Upwing is a spin-off from Calnetix Technologies, a company that develops and manufactures high-speed motors, magnetic bearings and power electronics. Working with Riverside Petroleum, Upwing completed a trial of its subsurface compressor system. The trial showed a 62 percent increase in gas production and a 50 percent increase in liquid production over a steady state system previously installed with a rod pump.

“Upwing has the technology and system-level integration capabilities to not only make a step change in the reliability and economic feasibility of downhole artificial lift systems, but also to recover significantly more gas and liquids from reservoirs than has been possible previously,” said Herman Artinian, President and CEO of Upwing Energy. “We greatly value our partnership with Riverside Petroleum. In addition to providing us with a trial well, they have been extremely supportive throughout the evaluation, deployment and trial process.”

According to the company, The SCS carries liquids to the surface by creating higher gas velocities throughout the vertical and horizontal wellbores and prevents vapor condensation by increasing the temperature of the gas when exiting the compressor.

More takeaways from the field trial:

This was the first time a system comprised of a high-speed permanent magnet motor, magnetic coupling, passive magnetic bearings with electronic dampers and sensorless high-frequency controls has been deployed successfully in the downhole environment.

Upwing’s SCS was deployed in an unconventional well with a 2,000-foot vertical wellbore and a 5,000-foot horizontal wellbore, where liquid had accumulated. The compressor was installed at the bottom of the vertical section with a tail pipe extending approximately 1,000 feet into the horizontal to provide enough velocity to carry liquids while minimizing friction losses. The installation was very similar to electric submersible pump (ESP) systems in that the SCS unit was tubing deployed, and the electrical cable with the instrumentation was secured around the tubing. The trial period started at the end of October, and the SCS was pulled out in early December.
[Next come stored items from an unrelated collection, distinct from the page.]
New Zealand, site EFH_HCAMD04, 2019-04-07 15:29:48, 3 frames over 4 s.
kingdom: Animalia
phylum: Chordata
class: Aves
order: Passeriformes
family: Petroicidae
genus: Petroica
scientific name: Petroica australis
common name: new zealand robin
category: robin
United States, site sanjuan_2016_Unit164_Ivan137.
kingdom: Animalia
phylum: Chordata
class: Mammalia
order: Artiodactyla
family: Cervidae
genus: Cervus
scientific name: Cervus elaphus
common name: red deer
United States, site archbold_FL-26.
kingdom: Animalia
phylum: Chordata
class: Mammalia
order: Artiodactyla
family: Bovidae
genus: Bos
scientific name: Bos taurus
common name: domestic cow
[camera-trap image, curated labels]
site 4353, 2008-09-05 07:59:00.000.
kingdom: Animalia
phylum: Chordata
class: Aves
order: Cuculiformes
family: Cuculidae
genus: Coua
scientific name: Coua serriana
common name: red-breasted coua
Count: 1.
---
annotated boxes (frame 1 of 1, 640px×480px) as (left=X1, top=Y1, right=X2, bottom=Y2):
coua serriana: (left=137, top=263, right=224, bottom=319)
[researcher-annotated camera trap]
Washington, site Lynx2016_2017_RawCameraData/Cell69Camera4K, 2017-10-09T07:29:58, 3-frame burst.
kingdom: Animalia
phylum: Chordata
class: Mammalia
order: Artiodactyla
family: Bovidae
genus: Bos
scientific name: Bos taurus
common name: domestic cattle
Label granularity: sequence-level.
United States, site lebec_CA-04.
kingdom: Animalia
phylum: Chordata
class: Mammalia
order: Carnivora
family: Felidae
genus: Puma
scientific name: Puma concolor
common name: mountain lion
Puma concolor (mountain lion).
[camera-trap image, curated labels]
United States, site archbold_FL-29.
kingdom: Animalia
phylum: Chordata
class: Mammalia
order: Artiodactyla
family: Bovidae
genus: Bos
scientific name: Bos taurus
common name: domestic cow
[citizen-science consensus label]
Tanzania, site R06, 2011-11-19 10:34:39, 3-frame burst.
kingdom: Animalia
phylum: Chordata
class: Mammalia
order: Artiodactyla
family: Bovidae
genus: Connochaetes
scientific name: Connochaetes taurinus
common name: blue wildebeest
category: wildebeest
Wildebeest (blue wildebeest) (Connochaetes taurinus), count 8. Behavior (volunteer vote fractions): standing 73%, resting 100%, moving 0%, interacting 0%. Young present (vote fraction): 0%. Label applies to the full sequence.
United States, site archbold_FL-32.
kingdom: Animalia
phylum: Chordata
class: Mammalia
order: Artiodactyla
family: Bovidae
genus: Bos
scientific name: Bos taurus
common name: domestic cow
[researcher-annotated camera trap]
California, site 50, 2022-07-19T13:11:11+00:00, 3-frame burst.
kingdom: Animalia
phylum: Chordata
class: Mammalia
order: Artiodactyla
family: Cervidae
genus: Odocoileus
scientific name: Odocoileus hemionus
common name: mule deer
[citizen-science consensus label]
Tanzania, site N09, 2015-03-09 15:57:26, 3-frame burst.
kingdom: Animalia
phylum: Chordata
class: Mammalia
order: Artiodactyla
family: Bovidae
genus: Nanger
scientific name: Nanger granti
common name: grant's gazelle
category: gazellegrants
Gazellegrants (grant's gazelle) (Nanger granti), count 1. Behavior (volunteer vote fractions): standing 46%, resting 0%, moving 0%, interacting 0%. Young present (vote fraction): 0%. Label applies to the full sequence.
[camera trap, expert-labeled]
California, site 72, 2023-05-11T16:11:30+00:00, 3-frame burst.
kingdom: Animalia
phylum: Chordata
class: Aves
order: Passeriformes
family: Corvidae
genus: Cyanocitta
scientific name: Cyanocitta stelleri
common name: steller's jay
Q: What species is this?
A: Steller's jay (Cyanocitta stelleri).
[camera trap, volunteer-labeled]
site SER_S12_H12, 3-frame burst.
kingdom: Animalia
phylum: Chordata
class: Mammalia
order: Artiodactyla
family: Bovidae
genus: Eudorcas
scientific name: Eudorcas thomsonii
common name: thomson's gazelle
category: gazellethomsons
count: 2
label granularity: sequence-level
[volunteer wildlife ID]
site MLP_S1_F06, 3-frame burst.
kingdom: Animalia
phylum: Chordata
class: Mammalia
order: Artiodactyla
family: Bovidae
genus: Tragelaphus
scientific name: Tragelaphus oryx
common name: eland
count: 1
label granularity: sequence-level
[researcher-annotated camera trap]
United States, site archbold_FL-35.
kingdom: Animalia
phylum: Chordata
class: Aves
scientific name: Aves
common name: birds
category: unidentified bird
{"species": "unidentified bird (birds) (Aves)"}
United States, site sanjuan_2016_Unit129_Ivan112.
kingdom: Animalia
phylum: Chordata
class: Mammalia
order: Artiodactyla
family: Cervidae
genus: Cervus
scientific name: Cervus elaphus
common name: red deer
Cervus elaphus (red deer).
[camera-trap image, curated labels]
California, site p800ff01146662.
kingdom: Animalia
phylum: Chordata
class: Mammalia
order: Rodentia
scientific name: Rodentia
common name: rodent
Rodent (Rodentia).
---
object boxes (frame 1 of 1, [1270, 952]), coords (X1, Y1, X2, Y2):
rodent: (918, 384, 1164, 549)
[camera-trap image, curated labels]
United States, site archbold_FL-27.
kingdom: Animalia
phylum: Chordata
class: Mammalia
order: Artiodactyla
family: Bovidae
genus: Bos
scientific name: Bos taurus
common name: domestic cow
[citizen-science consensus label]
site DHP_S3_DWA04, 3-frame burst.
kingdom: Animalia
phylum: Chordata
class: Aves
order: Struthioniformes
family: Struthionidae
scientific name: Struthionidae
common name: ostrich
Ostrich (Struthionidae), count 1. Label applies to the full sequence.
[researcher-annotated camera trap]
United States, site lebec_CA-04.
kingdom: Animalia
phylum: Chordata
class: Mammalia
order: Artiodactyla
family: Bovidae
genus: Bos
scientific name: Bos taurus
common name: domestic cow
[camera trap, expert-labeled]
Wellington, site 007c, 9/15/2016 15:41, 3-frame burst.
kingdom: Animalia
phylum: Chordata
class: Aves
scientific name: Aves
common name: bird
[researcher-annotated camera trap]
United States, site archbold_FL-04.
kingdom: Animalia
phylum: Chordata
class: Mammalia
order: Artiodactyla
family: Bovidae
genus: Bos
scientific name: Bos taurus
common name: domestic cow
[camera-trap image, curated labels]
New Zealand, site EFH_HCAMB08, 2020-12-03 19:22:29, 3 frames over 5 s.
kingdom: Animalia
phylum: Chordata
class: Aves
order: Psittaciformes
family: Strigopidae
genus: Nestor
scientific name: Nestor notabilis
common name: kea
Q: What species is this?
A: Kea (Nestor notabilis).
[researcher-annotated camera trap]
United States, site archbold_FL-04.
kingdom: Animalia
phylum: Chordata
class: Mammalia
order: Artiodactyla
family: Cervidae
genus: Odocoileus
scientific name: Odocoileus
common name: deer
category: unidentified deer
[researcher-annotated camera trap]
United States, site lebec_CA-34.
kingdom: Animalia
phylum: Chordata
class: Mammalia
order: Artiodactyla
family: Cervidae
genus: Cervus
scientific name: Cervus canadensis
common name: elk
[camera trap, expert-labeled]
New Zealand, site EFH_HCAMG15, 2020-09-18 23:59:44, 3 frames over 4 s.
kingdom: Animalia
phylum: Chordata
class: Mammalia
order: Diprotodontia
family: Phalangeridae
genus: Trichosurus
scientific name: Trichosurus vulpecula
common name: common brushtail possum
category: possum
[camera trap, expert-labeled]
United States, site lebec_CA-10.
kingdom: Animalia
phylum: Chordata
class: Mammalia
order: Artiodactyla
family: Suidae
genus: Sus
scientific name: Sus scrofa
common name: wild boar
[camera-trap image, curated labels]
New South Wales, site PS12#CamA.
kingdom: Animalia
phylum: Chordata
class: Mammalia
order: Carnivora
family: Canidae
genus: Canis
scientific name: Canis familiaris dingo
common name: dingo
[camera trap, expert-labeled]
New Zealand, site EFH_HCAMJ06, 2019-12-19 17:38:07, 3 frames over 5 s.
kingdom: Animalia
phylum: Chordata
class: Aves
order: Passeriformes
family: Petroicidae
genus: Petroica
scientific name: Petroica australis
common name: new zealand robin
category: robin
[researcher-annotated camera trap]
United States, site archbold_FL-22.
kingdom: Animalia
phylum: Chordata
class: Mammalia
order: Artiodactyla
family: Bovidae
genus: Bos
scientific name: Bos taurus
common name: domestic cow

When the SCS operated at 30,000 RPM, the gas velocity increased to 29 feet per second, and a high rate of liquid was carried to the surface. The hybrid axial compressor was able to atomize the liquid into a very fine mist, which together with the increased velocity and heat generated from the exit of the compressor helped carry the liquids to the surface. The compressor blades showed no sign of degradation despite moving a significant amount of liquids.